Custom-mapped attributes

If your application may require additional fields, this is where custom-mapped fields are useful. You can create attributes that appear as fields in the Admin Portal. Your customers can map these fields to the correct values in their system when setting up Directory Sync with their directory provider.

Nested attributes

Nested attributes are not currently supported. These admin-defined attributes must be defined as top-level flat keys.

For instance, in the following example top_level_attribute can be mapped, but top_level_with_nested.nested_attribute cannot be mapped:

Attributes Example

JSON

 {
  "top_level_attribute": "value",
  "top_level_with_nested": {
    "nested_attribute": "nested_value"
  }
}

Create a custom-mapped attribute

Custom-mapped attributes can be created in the WorkOS Dashboard under Directory Sync configuration. For attributes set as Required, your customers must map the field to a relevant field in their HRIS or SCIM provider. This can be done via the Admin Portal.
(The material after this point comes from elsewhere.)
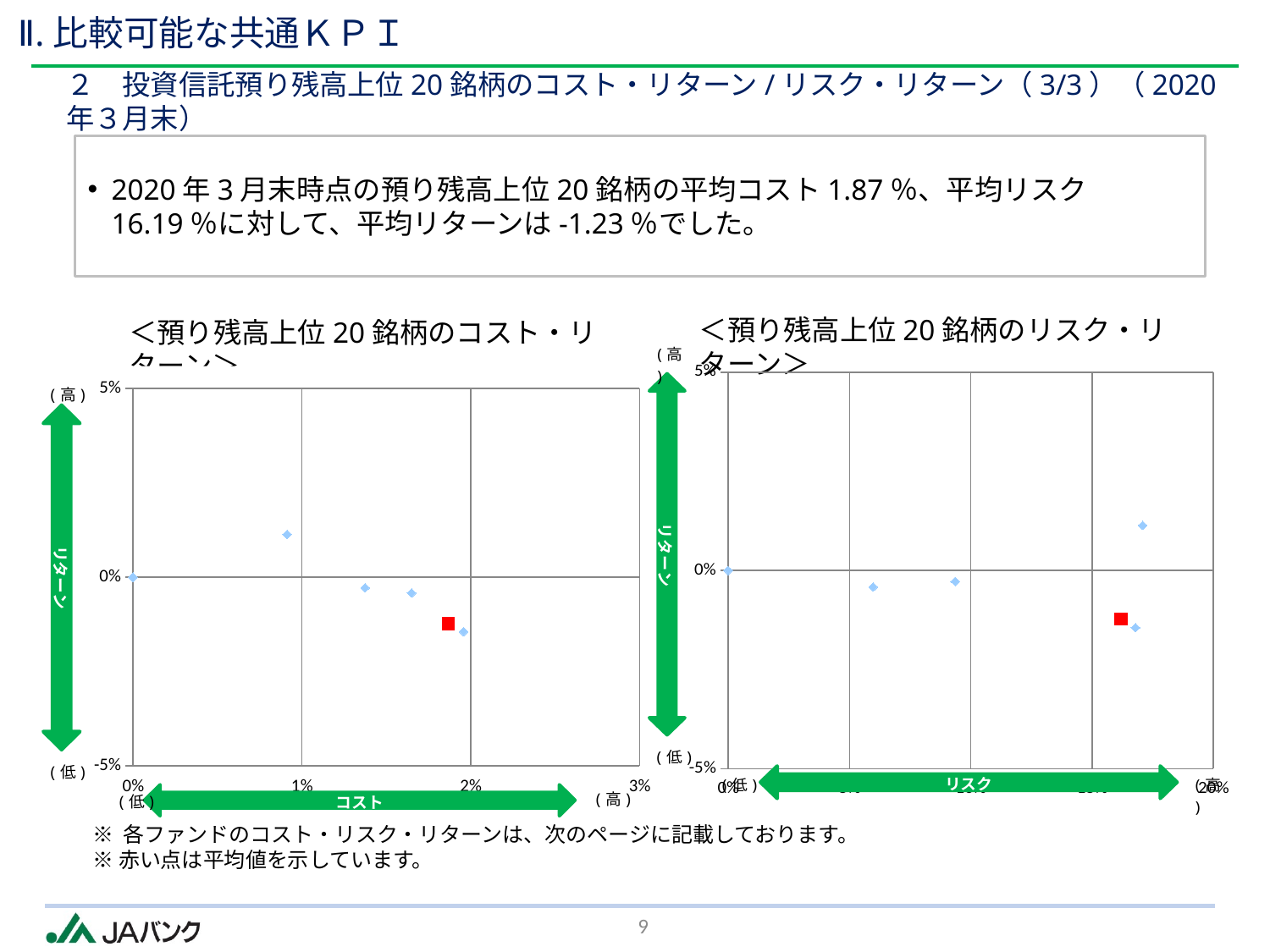
What kind of chart is the right chart titled <預り残高上位20銘柄のリスク・リターン>? Scatter chart What kind of chart is the left chart titled <預り残高上位20銘柄のコスト・リターン>? Scatter chart In the right risk-return chart, what is the average risk shown by the red point? 16.19% In the left cost-return chart, is the return of the red average point greater or less than 0%? less In the left cost-return chart, is the cost of the red average point greater or less than 1%? greater What is the label of the horizontal axis in the left chart? コスト In the right risk-return chart, is the risk of the red average point greater or less than 15%? greater In the left cost-return chart, what is the average cost shown by the red point? 1.87% What is the range of the vertical axis in the left cost-return chart? -5% to 5% What does the red point in each chart represent, according to the note on the slide? 平均値 (the average value) In the left cost-return chart, what is the average return shown by the red point? -1.23%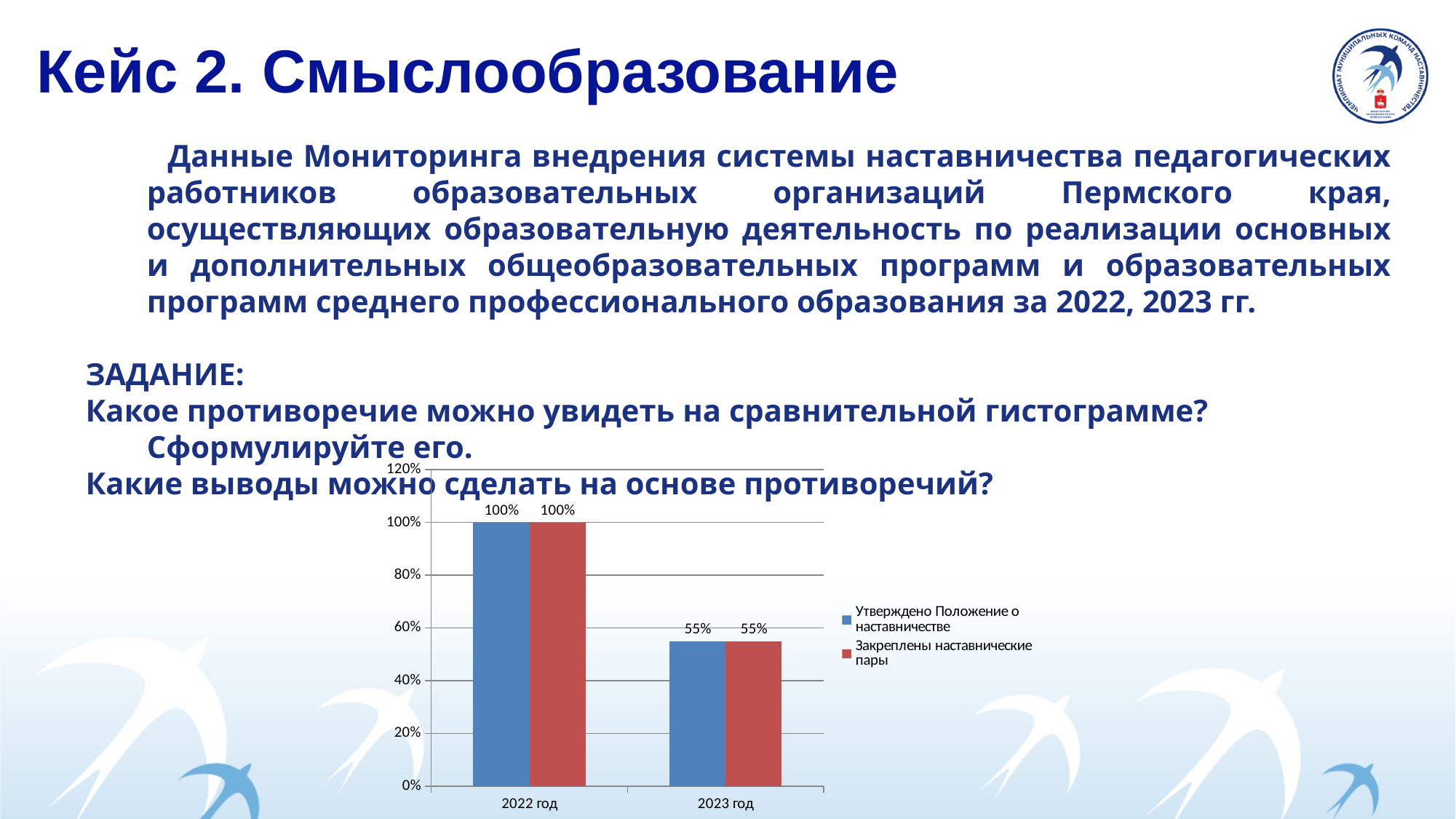
Which year has the lowest value for 'Утверждено Положение о наставничестве'? 2023 год What is the value for 'Утверждено Положение о наставничестве' in 2023 год? 55% What is the value for 'Закреплены наставнические пары' in 2023 год? 55% How many series does the chart legend list? 2 Is the value for 'Закреплены наставнические пары' in 2022 год larger or smaller than in 2023 год? larger What is the difference between the 2022 год and 2023 год values for 'Утверждено Положение о наставничестве'? 45% How many categories are shown on the x axis of the chart? 2 Is the value for 'Закреплены наставнические пары' in 2023 год greater or less than 60%? less Which year has the highest value for 'Закреплены наставнические пары'? 2022 год What kind of chart is shown on the slide? bar chart What is the value for 'Утверждено Положение о наставничестве' in 2022 год? 100% Do the values for 'Утверждено Положение о наставничестве' rise or fall from 2022 год to 2023 год? fall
WorkOS Dashboard UI showing custom attribute editing

Updates to custom-mapped attributes may take up to an hour to reflect in your Directory User API response. A dsync.user.updated event is emitted for each Directory User changed by modifying custom-mapped attributes.
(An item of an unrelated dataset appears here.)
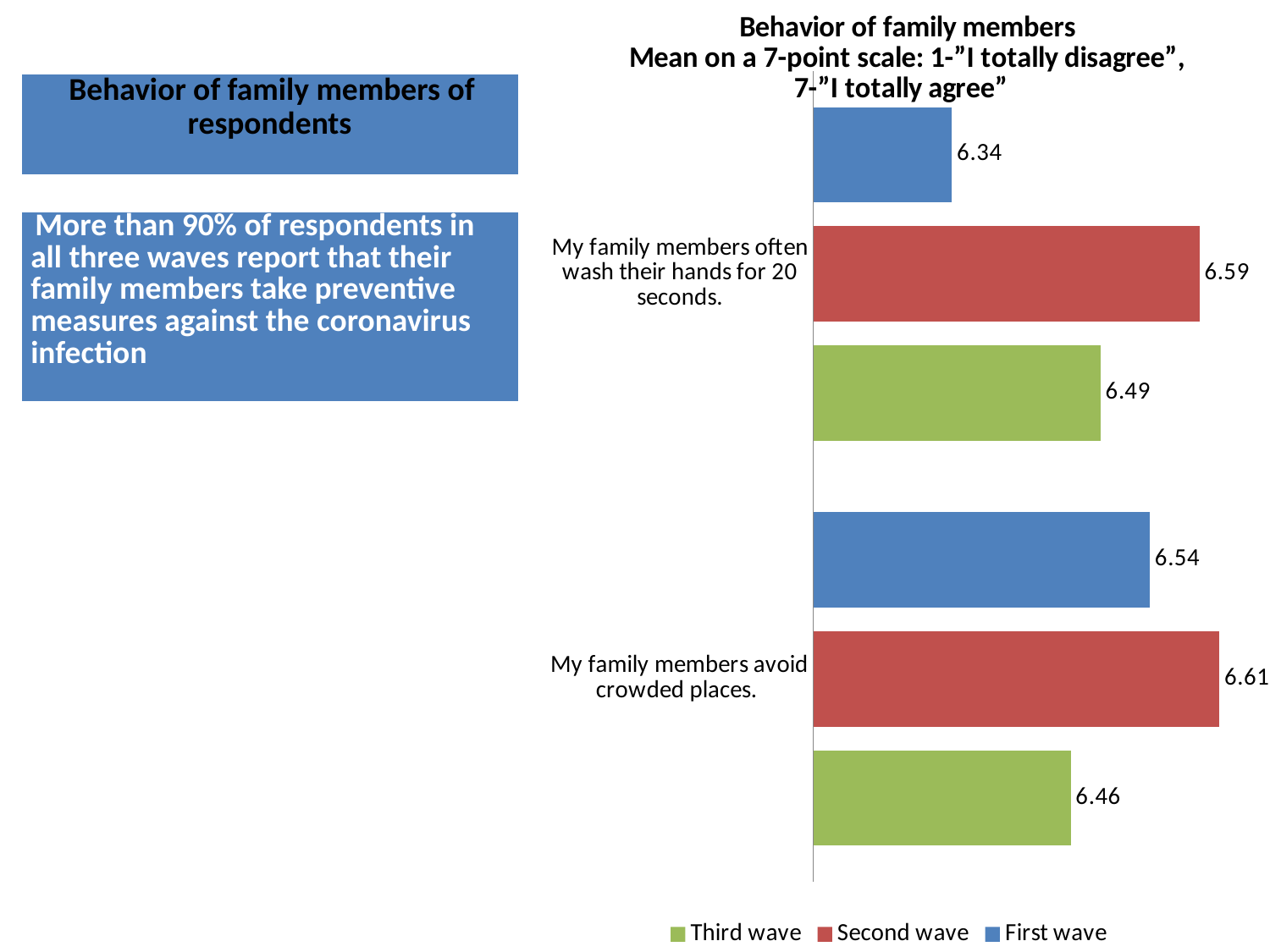
Which is larger: the First wave value for "My family members avoid crowded places." or the First wave value for "My family members often wash their hands for 20 seconds."? My family members avoid crowded places. How many series does the legend list? 3 What is the Second wave value for "My family members avoid crowded places."? 6.61 What is the First wave value for "My family members often wash their hands for 20 seconds."? 6.34 Which wave has the highest value for "My family members often wash their hands for 20 seconds."? Second wave Which colour represents the Second wave in the chart? Red How many statements (categories) are shown on the chart? 2 What is the Third wave value for "My family members avoid crowded places."? 6.46 What is the difference between the Second wave and First wave values for "My family members often wash their hands for 20 seconds."? 0.25 What kind of chart is shown on the slide? Bar chart Which wave has the lowest value for "My family members avoid crowded places."? Third wave What is the Third wave value for "My family members often wash their hands for 20 seconds."? 6.49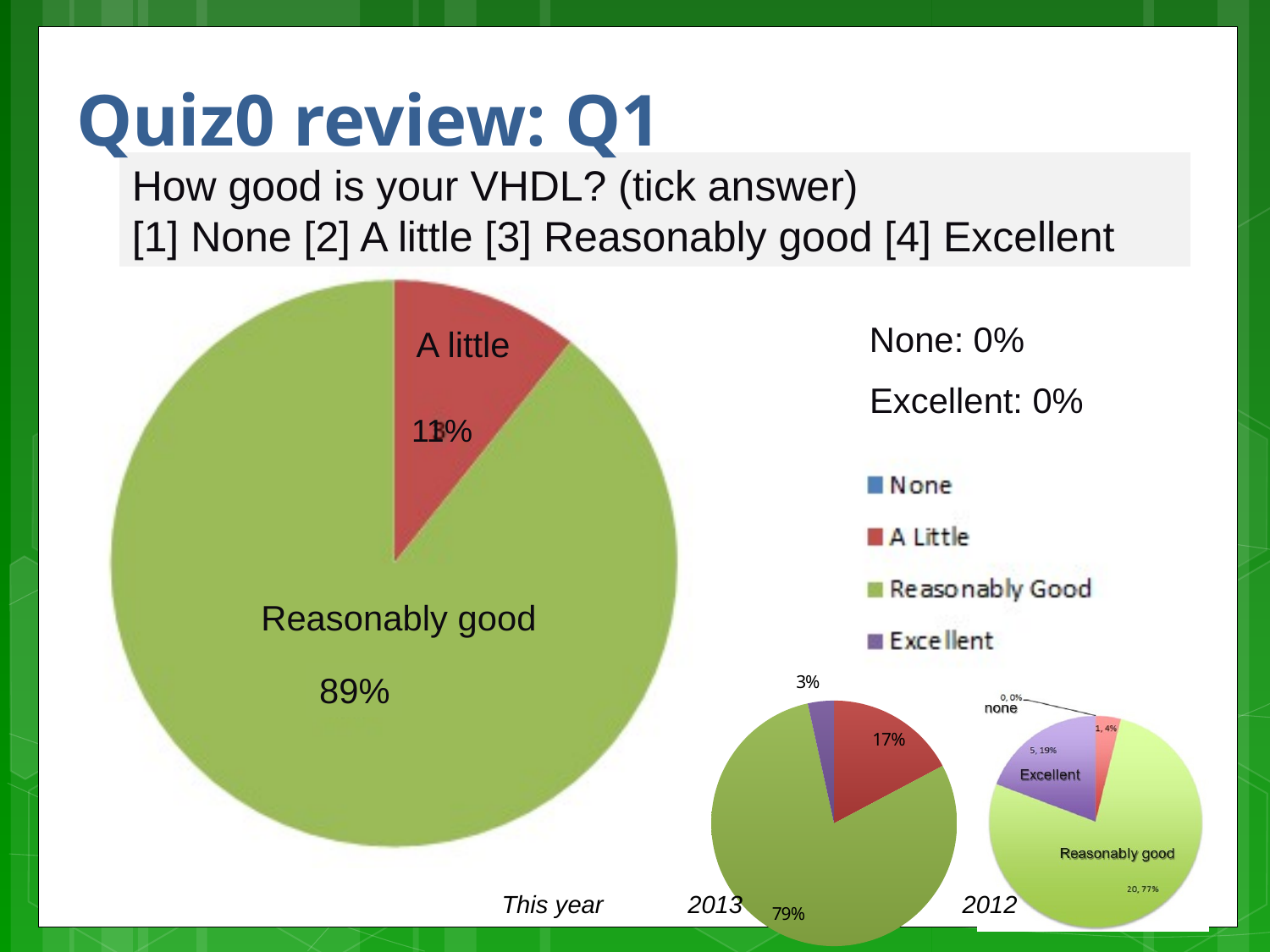
In the 2013 pie chart, which category has the smallest non-zero slice? Excellent How many entries does the legend list? 4 What kind of chart is used to show the 'This year' results? Pie chart In the 'This year' pie chart, what share is labelled for Reasonably good? 89% In the 'This year' pie chart, what percentage is given for Excellent? 0% In the 2013 pie chart, what share is labelled for the A little slice? 17% In the 2012 pie chart, what share is labelled for Excellent? 19% In the 'This year' pie chart, which category has the largest slice? Reasonably good Which has the larger Reasonably good share, the 'This year' pie chart or the 2013 pie chart? This year In the 'This year' pie chart, what percentage is given for None? 0%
Raw attributes [Deprecated]

These are unfiltered and unstructured attributes that are unique to each directory provider. These attributes are included as fields in the raw_attributes object that is included in the Directory User. The raw_attributes property will be phased out by April 21, 2025. IdP role assignment or custom attributes should be used instead.

Frequently asked questions

Are existing directories required to update the attribute mapping when new required custom attributes are added?

No, when you add a new required custom attribute to your settings, this won’t be retroactively required for directories that have already been set up and configured. However, in the WorkOS dashboard, you will be able to navigate directly to the existing directory and fill in details for those attributes manually.

Can our customers add their own custom attributes outside of what is defined in the WorkOS dashboard?

We do not currently support this functionality, as you have to define any custom attributes in the dashboard first. Please reach out to support if you have a specific use case that you would like to discuss.

What happens if an attribute cannot be mapped from the IdP?

Attributes that cannot be mapped for a particular Directory User will result in a null value for the attribute. A dsync.user.updated event is still emitted if an auto-mapped or custom attribute is enabled or disabled, regardless of whether a non-null value was mapped.